On January 25, 2022, Gatos Silver stated that “[d]uring the Company’s resource and reserve update process for the Los Gatos Joint Venture (‘LGJV’), which included a detailed reconciliation of recent production performance, the Company concluded that there were errors in the technical report entitled ‘Los Gatos Project, Chihuahua, Mexico’ with an effective date of July 1, 2020 (the ‘2020 Technical Report’), as well as indications that there is an overestimation in the existing resource model.”

Gatos Silver also stated that “[o]n a preliminary basis, the Company estimates a potential reduction of the metal content of Cerro Los Gatos’ (‘CLG’) mineral reserve ranging from 30% to 50% of the metal content remaining after depletion. Since the 2020 Technical Report, depletion is 1.3 million tonnes grading 284 g/t silver, 3.9% zinc, 2.3% lead and 0.3 g/t gold that has been processed from July 1, 2020 to December 31, 2021. At this time, the Company cannot accurately quantify the exact magnitude of the reduction, and the mineral resource and reserve estimates in the 2020 Technical Report should not be relied upon.”

On this news, the stock price of Gatos Silver was down more than 66% during intraday trading on January 26, 2022.
GATOS SILVER INVESTORS WITH SIGNIFICANT FINANCIAL LOSSES ARE ALSO ENCOURAGED TO CONTACT JOHN KEHOE, ESQ., (215) 792-6676, EXT. 801, [email protected], OR MICHAEL YARNOFF, ESQ., (215) 792-6676, EXT. 804, [email protected], [email protected], TO DISCUSS THE GATOS SILVER CLASS ACTION INVESTIGATION OR POTENTIAL LEGAL CLAIMS.
 Kehoe Law Firm, P.C. 

SunPower Corporation – SPWR

Kehoe Law Firm, P.C. is investigating potential securities claims on behalf of investors of SunPower Corporation (“SunPower” or the “Company”) (NASDAQ: SPWR).  The class action investigation concerns whether SunPower violated federal securities laws or engaged in unlawful business practices. 
SUNPOWER INVESTORS WHO HAVE SUFFERED FINANCIAL LOSSES ARE ENCOURAGED TO COMPLETE KEHOE LAW FIRM’S SECURITIES CLASS ACTION QUESTIONNAIRE.

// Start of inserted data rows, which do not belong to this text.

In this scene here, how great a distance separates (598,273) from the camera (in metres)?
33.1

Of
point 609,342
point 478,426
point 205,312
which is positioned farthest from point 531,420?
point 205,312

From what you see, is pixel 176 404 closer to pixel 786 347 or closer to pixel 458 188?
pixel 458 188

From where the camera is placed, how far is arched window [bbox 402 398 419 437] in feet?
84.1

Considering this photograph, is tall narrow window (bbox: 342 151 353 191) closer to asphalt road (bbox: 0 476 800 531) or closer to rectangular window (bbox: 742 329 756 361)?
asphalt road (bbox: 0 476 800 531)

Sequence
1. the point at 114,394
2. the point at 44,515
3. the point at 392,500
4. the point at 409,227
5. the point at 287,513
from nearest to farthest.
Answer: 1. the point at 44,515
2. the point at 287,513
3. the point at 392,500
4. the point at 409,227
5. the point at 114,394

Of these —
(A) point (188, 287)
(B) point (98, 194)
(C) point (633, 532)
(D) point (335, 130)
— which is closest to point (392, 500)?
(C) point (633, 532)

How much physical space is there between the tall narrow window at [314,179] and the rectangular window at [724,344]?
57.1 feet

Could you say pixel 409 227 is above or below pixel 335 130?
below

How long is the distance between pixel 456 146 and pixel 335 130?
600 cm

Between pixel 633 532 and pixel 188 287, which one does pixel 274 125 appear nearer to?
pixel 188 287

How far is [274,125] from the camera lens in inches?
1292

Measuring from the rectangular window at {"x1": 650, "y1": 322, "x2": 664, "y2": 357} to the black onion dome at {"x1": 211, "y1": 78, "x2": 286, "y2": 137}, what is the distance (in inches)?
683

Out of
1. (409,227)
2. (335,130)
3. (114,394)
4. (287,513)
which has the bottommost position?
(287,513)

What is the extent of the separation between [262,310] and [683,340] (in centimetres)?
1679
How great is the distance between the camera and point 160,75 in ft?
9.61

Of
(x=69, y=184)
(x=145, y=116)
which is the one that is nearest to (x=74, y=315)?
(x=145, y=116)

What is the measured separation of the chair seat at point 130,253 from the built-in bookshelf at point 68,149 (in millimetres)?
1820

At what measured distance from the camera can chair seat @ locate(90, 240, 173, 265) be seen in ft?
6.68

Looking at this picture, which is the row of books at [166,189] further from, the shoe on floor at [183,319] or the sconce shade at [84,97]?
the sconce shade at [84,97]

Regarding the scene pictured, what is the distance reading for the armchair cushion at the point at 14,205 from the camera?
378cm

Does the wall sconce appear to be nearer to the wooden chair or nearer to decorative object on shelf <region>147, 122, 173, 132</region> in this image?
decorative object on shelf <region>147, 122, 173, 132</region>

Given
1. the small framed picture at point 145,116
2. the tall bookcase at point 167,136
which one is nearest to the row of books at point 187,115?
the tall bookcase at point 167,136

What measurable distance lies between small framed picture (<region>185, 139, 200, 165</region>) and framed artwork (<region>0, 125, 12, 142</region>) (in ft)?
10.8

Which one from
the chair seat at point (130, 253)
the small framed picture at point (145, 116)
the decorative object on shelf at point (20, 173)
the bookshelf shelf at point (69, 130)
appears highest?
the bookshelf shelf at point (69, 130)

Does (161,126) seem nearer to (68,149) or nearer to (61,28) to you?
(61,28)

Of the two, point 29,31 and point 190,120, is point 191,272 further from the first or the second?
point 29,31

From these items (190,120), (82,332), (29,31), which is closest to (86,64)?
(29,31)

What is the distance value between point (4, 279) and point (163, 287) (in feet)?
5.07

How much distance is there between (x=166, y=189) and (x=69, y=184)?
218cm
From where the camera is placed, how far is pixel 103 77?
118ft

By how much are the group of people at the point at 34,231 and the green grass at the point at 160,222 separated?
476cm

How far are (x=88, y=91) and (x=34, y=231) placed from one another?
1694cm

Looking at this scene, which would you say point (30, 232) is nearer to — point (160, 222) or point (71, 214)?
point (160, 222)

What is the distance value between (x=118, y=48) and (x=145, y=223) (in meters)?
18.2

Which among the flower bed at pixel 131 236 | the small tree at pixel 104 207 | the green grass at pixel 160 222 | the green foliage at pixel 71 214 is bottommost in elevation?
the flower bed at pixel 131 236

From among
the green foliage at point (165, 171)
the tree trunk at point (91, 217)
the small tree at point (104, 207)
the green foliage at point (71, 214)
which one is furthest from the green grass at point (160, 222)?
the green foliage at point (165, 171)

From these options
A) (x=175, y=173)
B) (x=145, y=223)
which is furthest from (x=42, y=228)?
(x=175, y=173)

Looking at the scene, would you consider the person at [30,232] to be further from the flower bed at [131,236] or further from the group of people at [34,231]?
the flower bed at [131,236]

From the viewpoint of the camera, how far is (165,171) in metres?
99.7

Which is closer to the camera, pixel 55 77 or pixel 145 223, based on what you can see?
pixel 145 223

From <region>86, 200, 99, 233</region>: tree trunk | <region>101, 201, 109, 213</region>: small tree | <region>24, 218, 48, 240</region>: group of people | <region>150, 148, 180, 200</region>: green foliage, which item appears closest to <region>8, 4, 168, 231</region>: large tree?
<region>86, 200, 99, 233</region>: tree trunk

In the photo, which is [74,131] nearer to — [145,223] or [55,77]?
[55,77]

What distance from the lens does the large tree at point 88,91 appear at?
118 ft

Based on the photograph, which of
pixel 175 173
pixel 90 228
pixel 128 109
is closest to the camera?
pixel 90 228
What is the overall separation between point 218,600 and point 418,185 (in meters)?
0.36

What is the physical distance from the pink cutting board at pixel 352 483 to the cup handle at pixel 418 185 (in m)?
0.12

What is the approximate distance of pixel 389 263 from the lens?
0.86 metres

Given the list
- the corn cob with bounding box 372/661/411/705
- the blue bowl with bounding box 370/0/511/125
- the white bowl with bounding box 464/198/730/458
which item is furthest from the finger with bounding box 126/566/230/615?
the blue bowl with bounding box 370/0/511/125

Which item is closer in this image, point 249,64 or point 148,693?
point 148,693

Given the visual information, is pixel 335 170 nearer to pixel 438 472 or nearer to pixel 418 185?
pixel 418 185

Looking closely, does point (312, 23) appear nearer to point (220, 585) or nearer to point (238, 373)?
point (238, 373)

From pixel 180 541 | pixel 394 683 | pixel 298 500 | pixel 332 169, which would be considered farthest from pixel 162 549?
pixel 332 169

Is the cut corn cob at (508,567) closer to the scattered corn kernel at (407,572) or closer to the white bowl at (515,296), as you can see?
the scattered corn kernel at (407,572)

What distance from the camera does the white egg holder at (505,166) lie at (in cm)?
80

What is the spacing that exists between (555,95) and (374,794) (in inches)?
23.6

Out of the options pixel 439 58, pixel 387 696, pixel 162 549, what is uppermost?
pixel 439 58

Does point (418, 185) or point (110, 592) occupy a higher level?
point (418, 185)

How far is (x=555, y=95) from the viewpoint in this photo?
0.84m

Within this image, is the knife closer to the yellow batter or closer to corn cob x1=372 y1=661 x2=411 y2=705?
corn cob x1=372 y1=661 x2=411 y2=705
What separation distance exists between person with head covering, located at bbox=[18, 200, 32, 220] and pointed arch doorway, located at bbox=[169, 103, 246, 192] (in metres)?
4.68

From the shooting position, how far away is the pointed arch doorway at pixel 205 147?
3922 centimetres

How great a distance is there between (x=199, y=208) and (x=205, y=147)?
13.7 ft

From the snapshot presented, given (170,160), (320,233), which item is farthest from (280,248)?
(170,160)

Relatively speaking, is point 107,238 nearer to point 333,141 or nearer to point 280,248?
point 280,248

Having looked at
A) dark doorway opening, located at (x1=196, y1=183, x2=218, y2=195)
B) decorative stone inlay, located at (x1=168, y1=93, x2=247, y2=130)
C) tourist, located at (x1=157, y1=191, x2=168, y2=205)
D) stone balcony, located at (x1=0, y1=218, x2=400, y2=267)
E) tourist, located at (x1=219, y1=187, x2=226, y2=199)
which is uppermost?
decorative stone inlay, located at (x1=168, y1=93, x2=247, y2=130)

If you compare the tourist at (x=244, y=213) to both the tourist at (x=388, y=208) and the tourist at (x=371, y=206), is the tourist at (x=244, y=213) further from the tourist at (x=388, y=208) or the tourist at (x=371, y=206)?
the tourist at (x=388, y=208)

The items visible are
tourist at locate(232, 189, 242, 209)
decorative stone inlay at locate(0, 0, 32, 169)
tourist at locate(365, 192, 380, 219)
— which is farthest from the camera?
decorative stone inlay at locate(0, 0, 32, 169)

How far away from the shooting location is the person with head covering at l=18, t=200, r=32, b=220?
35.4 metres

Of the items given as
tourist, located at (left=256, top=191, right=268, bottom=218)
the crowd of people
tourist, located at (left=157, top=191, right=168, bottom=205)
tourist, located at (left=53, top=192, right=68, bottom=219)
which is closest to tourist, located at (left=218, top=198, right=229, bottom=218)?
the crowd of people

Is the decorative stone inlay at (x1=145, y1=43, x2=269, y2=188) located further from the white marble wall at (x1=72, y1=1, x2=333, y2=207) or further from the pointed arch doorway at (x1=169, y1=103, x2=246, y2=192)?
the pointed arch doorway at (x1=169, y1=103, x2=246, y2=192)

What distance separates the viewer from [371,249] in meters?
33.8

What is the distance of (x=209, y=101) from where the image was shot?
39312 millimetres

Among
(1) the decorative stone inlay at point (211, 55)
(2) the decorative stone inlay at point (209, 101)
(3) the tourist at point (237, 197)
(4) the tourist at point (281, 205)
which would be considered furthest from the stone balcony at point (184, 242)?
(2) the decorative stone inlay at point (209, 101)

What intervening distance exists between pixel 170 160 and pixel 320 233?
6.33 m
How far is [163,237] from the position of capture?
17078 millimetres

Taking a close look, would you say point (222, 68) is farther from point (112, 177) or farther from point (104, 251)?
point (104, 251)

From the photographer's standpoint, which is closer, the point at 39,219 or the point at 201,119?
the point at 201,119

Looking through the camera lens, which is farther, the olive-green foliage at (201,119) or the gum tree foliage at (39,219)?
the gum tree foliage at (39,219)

On January 20, 2022, SunPower announced that “[t]hrough a product quality assessment, the company has identified a cracking issue that developed over time in certain factory-installed connectors within third-party commercial equipment supplied to SunPower.”

SunPower stated that “SunPower expects approximately $27 million of supplier-quality related charges in fourth quarter 2021 and approximately $4 million in the first quarter of 2022 as it pursues recovery of costs from the suppliers. The charges are expected to be funded with cash on hand.”

On this news, SunPower’s stock dropped $3.22, or 16.9%, to close at $15.80 on January 21, 2022. 
SUNPOWER INVESTORS WITH FINANCIAL LOSSES ARE ENCOURAGED TO CONTACT EITHER JOHN KEHOE, ESQ., (215) 792-6676, EXT. 801, [email protected], OR MICHAEL YARNOFF, ESQ., (215) 792-6676, EXT. 804, [email protected], [email protected], TO DISCUSS THE CLASS ACTION INVESTIGATION OR POTENTIAL LEGAL CLAIMS.
Kehoe Law Firm, P.C. 

FirstCash, Inc. – FCFS

Kehoe Law Firm, P.C. is investigating whether FirstCash, Inc. (“FirstCash” or the “Company”) (NASDAQ: FCFS) violated federal securities laws or engaged in other unlawful business practices.
FirstCash investors with financial losses are encouraged to complete Kehoe Law Firm’s Securities Class Action Questionnaire.

On November 12, 2021, the Consumer Financial Protection Bureau (“CFPB”) filed a lawsuit in the United States District Court for the Northern District of Texas against FirstCash and Cash America West, Inc.

FirstCash owns and operates over 1,000 retail pawnshops in the United States, offering pawn loans through its wholly-owned corporate subsidiaries, including Cash America West. Cash America West operates pawn stores in Arizona, Nevada, Utah, and Washington. The CFPB alleged that FirstCash and Cash America West made pawn loans to active-duty service members and their dependents that violated the Military Lending Act (“MLA”).

The MLA, according to the CFPB, puts in place protections in connection with extensions of consumer credit for active-duty service members and their dependents, who are defined as “covered borrowers.” These protections include a maximum allowable annual percentage rate of 36%, known as a Military Annual Percentage Rate (“MAPR”), a prohibition against required arbitration, and certain mandatory loan disclosures.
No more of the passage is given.